Many parents are diligent about babyproofing their homes, hiding cords and pointed objects and removing any sharp-edged furniture. But new figures on pediatric injuries suggest that many parents overlook a significant danger: falling TVs.
Between 1990 and 2011, more than 380,000 children were treated in U.S. emergency departments for television-related injuries -- roughly equal to one child every 30 minutes. Most of those injuries were caused by a falling television, and children under 5 years old constituted 64 percent of the patients treated.
In addition, although the overall rate of television-related injuries remained stable during the two decades, there was a significant jump in the rate of injuries stemming directly from falling TVs.
"I'm a pediatric emergency room physician and when I see injuries occur, the reaction usually is, 'I had no idea that this could happen to my child,'" said study researcher Dr. Gary Smith, president of the Child Injury Prevention Alliance. The figures were published online in the journal Pediatrics on Monday.
Head and neck injuries were the most common, followed by those of the legs. Nearly half of the falling TVs in these incidents toppled off a dresser or armoire, while another 31 percent fell from an entertainment center or TV stand.
Smith suggested that one reason for the jump in this type of accident may be the replacement of older TV sets with new flat-screen models. On the one hand, the old TV may be moved to another part of the house and balanced somewhere less safe, such as a bedroom bureau that's not designed to hold it. At the same time, the newer flat-panel TVs are lighter and may be more easily tipped over than the older cathode-ray sets.
The goal of the new report is not to frighten parents, but to draw attention to the importance of television safety and to prompt manufacturers to reconsider their performance standards for stability, Smith said.

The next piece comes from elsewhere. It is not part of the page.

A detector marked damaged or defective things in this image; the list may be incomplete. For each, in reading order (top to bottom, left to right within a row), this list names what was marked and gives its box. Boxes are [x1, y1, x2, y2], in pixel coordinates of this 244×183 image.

In 2009 -- following the release of a report on the number of injuries due to furniture toppling onto children and teens -- the industry's voluntary safety standard for chests, armoires and dressers was changed to require that new furniture be sold along with an anti-tip device or anchor. "Extending this type of requirement to TVs ... would be an important step in decreasing the number of injuries," the authors of the new study write.
For now, parents can purchase safety anchors or anti-tip devices separately for TVs. They should also avoid putting remote controls, toys or other items that children may want on top of a television, lest the kids climb on it and tip it over.
"These are 100 percent preventable injuries," said Smith. "We really need to do a better job."